# I got a woody!



## Jon Shafer (Dec 15, 2001)

:jack:


Okay, so it's missing the wood siding....





A modern German interpretation of an American Classic.




The Surfwagon.


----------



## Eugie Baange (Sep 23, 2002)

That is one nice automobile.
Weather's not looking too good there, Jon :dunno:



Jon Shafer said:


> :jack:
> 
> Okay, so it's missing the wood siding....
> 
> ...


----------



## ·clyde· (Dec 26, 2001)

Jon Shafer said:


> Okay, so it's missing the wood siding....


Not anymore!


----------



## Eugie Baange (Sep 23, 2002)

Sorry to say I kinda like the way that looks


----------



## Jon Shafer (Dec 15, 2001)

LOL!

Love that photoshop job!!!

:bustingup


It's overcast at the beach, but the water
was really warm (based on our standards).

Waves were fun too!
I love my days off...


The sun is baking at Club Shafe, ahhhh....

I need a beer.


----------



## Guest84 (Dec 21, 2001)

Ya get rid of the 3-series? Or is that just another perk of an auto salesguy...driving home whatever ya want? 

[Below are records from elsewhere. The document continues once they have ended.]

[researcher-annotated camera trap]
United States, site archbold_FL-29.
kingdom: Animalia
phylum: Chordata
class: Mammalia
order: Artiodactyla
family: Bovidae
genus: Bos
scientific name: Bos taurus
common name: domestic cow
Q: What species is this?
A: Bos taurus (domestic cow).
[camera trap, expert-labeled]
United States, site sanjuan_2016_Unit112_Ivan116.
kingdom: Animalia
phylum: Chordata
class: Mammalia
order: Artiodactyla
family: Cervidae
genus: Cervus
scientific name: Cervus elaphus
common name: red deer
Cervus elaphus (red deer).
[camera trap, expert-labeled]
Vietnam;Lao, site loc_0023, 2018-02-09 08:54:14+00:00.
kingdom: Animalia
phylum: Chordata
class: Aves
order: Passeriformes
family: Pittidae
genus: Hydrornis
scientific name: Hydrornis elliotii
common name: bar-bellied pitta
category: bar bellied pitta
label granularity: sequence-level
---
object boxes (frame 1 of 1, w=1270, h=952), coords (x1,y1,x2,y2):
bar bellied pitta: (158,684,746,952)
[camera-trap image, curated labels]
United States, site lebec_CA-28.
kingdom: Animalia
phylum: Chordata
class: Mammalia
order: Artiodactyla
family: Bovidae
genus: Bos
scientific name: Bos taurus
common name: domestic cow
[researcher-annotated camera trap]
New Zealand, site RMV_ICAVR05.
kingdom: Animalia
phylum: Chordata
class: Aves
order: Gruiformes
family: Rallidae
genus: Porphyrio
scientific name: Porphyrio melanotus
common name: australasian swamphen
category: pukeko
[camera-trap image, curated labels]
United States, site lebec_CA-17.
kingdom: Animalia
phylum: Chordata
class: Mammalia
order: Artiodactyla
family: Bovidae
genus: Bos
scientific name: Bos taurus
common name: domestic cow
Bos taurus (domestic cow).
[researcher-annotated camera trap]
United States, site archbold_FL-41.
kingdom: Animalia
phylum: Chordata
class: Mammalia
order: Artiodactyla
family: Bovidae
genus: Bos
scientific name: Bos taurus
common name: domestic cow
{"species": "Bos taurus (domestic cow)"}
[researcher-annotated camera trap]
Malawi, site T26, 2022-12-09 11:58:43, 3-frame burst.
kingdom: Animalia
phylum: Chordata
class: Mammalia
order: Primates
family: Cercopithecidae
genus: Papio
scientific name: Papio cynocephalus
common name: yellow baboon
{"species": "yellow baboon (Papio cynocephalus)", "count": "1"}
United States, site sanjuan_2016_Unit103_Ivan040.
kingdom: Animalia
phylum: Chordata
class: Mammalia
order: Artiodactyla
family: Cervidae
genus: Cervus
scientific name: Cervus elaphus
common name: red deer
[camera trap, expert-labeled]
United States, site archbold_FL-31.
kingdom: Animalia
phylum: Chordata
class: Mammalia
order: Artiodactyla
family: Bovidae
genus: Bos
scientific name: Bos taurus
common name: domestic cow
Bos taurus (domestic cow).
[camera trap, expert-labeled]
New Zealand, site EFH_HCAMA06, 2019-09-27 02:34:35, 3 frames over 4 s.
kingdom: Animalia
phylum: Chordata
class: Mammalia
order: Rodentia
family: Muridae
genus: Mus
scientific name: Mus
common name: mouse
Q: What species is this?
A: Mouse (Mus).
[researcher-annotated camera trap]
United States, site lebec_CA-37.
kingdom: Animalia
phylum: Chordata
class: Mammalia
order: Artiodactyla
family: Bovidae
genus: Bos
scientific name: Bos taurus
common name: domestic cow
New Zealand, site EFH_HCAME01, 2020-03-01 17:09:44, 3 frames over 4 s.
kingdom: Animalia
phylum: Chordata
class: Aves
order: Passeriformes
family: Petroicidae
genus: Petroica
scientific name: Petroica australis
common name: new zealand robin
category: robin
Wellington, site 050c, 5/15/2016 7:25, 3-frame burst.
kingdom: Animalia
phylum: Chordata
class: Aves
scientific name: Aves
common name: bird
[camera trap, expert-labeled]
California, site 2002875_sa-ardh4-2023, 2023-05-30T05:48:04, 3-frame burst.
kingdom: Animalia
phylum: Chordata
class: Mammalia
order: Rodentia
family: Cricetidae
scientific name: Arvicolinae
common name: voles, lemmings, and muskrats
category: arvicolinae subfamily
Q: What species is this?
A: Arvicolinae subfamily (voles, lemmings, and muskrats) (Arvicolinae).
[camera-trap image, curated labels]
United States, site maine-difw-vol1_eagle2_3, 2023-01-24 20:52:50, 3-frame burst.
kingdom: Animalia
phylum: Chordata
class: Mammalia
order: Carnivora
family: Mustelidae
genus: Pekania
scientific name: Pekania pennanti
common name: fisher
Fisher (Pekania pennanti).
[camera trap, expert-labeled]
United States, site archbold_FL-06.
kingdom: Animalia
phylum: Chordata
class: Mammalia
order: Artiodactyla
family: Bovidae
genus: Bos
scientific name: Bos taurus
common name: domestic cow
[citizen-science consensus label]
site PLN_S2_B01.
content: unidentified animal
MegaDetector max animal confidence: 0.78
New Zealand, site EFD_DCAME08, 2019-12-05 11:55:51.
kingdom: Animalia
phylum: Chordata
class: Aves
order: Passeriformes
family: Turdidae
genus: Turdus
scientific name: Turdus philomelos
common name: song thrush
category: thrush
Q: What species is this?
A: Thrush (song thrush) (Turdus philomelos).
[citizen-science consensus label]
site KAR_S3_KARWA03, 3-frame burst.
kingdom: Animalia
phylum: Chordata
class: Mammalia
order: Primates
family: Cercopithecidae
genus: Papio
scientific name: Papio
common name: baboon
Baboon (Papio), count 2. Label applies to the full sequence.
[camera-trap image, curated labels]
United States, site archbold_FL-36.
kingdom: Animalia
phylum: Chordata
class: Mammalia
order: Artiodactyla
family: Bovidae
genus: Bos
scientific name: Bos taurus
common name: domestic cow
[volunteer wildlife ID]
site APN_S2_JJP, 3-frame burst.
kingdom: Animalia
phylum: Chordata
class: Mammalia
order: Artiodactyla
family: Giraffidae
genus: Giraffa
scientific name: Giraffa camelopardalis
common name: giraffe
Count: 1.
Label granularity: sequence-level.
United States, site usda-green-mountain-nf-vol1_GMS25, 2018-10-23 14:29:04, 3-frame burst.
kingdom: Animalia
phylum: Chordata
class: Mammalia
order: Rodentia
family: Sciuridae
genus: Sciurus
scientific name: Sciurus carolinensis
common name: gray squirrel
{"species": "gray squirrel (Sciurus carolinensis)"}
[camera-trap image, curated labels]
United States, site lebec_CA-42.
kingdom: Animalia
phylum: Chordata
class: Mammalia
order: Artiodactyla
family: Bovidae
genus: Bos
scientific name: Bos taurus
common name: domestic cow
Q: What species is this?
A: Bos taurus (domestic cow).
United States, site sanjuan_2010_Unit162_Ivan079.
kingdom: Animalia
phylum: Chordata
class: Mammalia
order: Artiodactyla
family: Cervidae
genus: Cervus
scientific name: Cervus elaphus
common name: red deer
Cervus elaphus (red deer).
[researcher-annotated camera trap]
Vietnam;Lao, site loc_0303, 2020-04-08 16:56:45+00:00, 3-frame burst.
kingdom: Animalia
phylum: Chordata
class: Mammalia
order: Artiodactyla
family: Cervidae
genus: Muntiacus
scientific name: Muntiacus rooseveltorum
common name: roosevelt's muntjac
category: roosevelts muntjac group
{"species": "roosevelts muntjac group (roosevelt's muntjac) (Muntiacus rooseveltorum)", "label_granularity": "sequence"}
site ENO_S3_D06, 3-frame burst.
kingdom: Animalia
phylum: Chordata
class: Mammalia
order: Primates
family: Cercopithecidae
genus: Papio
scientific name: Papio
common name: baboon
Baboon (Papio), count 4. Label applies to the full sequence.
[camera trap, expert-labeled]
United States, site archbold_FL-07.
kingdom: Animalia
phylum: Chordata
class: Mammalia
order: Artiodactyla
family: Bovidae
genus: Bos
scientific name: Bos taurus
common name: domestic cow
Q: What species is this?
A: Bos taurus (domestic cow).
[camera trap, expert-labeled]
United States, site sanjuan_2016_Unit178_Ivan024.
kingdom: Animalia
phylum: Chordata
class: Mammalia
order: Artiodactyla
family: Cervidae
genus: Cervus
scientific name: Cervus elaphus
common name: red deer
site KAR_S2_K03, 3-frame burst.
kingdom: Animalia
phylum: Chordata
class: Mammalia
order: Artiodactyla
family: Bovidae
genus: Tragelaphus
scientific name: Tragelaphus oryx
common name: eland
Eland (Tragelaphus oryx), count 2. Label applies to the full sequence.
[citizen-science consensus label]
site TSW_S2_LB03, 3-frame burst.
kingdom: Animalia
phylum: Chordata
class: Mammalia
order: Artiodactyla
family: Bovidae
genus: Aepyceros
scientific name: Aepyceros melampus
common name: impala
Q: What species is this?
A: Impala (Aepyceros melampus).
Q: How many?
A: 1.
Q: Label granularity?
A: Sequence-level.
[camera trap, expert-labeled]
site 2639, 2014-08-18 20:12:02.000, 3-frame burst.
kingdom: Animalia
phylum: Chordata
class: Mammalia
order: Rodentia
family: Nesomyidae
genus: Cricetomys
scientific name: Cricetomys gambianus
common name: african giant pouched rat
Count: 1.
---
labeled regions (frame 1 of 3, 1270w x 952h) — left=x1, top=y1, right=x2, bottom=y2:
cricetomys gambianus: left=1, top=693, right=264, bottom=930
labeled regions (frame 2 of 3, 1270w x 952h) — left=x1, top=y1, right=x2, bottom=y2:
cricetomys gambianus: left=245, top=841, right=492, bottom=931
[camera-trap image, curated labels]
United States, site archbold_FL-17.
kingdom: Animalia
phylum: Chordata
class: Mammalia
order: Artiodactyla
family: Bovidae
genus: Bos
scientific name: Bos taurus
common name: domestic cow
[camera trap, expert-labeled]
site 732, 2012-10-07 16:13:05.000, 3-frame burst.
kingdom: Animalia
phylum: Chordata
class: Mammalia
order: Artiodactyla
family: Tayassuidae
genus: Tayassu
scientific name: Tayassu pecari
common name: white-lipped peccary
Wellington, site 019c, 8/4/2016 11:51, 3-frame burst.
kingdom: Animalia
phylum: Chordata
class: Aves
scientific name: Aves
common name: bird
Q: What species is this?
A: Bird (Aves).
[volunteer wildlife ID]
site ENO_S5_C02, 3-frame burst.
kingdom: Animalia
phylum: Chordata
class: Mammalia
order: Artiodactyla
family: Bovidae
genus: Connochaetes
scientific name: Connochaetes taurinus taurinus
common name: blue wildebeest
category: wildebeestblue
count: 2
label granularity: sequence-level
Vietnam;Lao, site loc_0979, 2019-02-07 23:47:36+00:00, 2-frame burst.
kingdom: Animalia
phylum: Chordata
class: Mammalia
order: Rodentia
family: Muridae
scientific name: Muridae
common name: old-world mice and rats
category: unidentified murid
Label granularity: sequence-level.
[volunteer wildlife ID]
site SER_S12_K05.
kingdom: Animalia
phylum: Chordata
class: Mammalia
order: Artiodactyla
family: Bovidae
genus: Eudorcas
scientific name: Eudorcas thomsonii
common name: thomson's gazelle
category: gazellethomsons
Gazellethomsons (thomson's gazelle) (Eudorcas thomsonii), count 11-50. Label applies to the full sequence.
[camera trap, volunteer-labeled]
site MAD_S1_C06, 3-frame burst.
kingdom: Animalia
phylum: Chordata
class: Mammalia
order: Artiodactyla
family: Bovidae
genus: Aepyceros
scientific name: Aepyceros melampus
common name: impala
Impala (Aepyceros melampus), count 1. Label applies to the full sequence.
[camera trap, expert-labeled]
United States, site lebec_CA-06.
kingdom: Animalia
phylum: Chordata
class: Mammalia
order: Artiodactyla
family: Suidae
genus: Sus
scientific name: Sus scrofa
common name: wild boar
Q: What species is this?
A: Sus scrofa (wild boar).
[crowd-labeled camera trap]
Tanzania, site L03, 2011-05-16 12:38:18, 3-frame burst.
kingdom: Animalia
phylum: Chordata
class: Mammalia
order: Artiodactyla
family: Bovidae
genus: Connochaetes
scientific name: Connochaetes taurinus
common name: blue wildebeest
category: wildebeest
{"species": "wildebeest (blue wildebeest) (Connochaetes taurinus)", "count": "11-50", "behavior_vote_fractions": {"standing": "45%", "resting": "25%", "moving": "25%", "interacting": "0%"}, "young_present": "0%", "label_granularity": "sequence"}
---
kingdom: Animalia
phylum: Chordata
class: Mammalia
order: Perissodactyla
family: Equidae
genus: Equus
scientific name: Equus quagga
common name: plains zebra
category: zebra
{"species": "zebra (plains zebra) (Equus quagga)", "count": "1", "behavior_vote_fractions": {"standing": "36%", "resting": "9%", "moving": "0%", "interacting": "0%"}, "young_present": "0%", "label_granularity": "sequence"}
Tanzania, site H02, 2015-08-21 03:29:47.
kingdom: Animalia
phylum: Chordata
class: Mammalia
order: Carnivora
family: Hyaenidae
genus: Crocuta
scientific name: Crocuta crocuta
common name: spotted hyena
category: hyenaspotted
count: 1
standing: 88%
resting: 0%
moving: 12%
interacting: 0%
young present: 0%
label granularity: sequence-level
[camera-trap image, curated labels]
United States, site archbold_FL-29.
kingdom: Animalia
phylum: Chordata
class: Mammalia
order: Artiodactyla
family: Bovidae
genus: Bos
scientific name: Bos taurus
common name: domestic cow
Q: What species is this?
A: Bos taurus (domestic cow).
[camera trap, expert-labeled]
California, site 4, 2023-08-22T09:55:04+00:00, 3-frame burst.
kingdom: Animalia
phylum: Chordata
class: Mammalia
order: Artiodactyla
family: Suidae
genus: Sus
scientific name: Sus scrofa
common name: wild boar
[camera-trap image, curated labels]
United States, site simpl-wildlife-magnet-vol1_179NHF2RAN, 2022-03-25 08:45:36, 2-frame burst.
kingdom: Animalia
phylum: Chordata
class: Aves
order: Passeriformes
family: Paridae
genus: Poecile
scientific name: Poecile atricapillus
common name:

Nice! Its looks natural with the surf boards and the foam green. :thumbup:


----------



## SARAFIL (Feb 19, 2003)

Ripsnort said:


> Ya get rid of the 3-series? Or is that just another perk of an auto salesguy...driving home whatever ya want?
> 
> Nice! Its looks natural with the surf boards and the foam green. :thumbup:


It's his wife's car, if I remember correctly. He turned in her X5 and got her a new 525iAT (with poseur 540iAT wheels!! OWN3D!!)


----------



## Guest84 (Dec 21, 2001)

SARAFIL said:


> He turned in her X5 and got her a new 525iAT (with poseur 540iAT wheels!! OWN3D!!)


 :rofl:


----------